**Selected extract**
════════════════════

The modern communications era has brought about a tremendous expansion of wireline and wireless networks. Computer networks, television networks, and telephony networks are experiencing an unprecedented technological expansion, fueled by consumer demand. Networking technologies have addressed related consumer demands, while providing more flexibility and immediacy of information transfer.
Current and future networking technologies continue to facilitate ease of information transfer and convenience to users by expanding the capabilities of electronic devices and by improving network performance. One advance that has improved the capabilities of electronic devices to provide services and processing to users is the use of parallel computing. Parallel computing involves either the user of multiple processors or multi-core processors in a single device or multiple processors distributed over different devices to perform computing operations such as calculations, computations or other processing efforts using the parallel resources of the processors involved. Thus, for example, some threads may be processed on one processor or core, while other threads may be simultaneously processed on another processor or core.
Significant increases in speed and processing capabilities may be added to devices or systems that employ parallel computing. Accordingly, in the absence of space, cost and power consumption limitations, it may otherwise be desirable to continue to add additional processors or cores to continue to increase the processing capabilities of devices. However, the limitations described above are very common in real world devices. Moreover, for mobile electronic devices, the limitations tend to be more acute than may be experienced in some other environments.
Accordingly, it may be desirable to manage the computing resources and power resources in parallel computing environments in some cases.

════════════════════

**Exercise prompt**
Rewrite the section of the networking passage that begins with "The modern communications" and ends with "of information transfer.", replacing "wireline" with "wired".

**Record set**
════════════════════

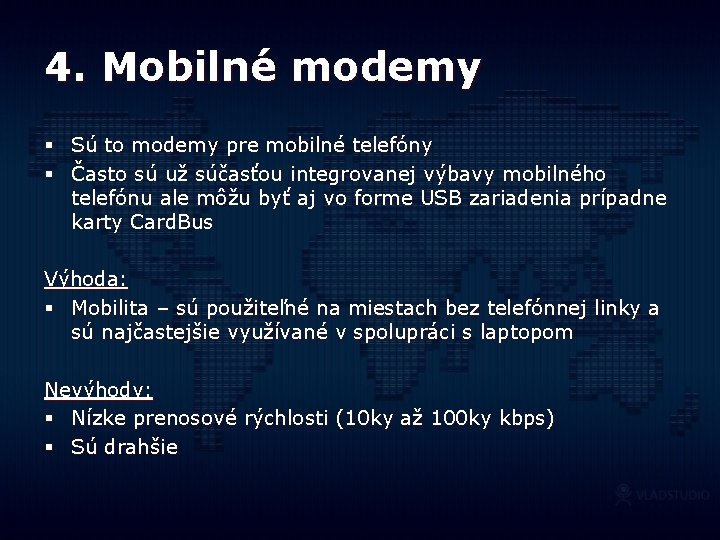 4. Mobilné modemy

▪ Sú to modemy pre mobilné telefóny
▪ Často sú už súčasťou integrovanej výbavy mobilného telefónu ale môžu byť aj vo forme USB zariadenia prípadne karty CardBus

Výhoda:
▪ Mobilita – sú použiteľné na miestach bez telefónnej linky a sú najčastejšie využívané v spolupráci s laptopom

Nevýhody:
▪ Nízke prenosové rýchlosti (10ky až 100ky kbps)
▪ Sú drahšie

VLADSTUDIO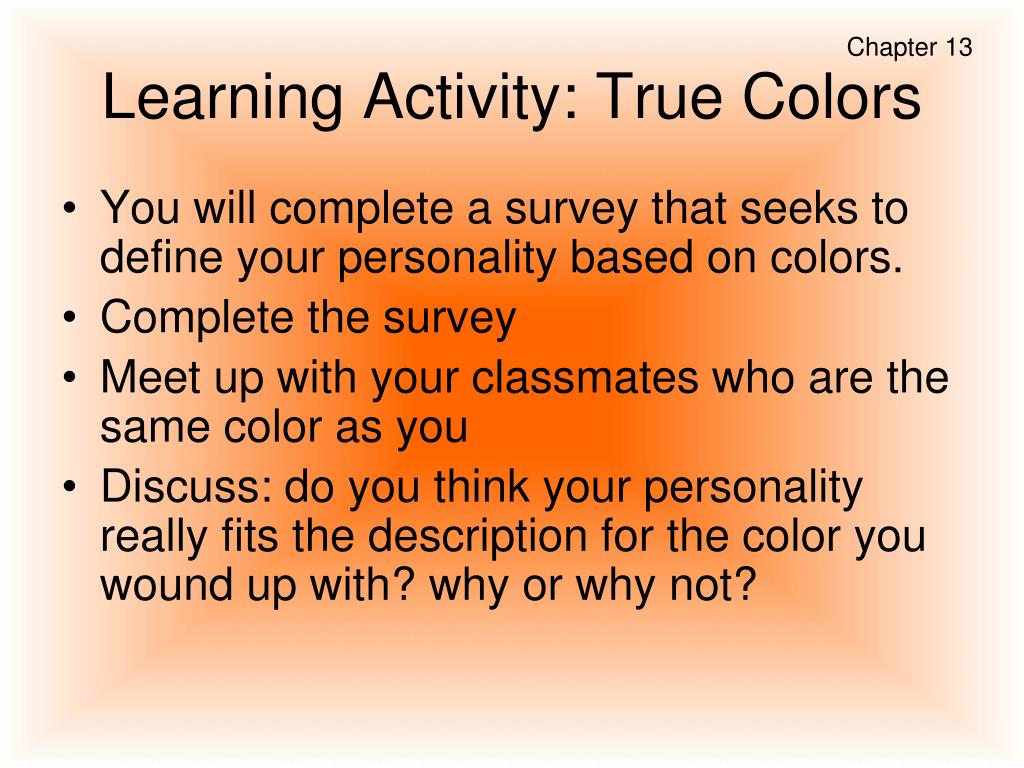 Chapter 13

Learning Activity: True Colors

• You will complete a survey that seeks to define your personality based on colors.
• Complete the survey
• Meet up with your classmates who are the same color as you
• Discuss: do you think your personality really fits the description for the color you wound up with? why or why not?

════════════════════

**Solution to this exercise**
The modern communications era has brought about a tremendous expansion of wired and wireless networks. Computer networks, television networks, and telephony networks are experiencing an unprecedented technological expansion, fueled by consumer demand. Networking technologies have addressed related consumer demands, while providing more flexibility and immediacy of information transfer.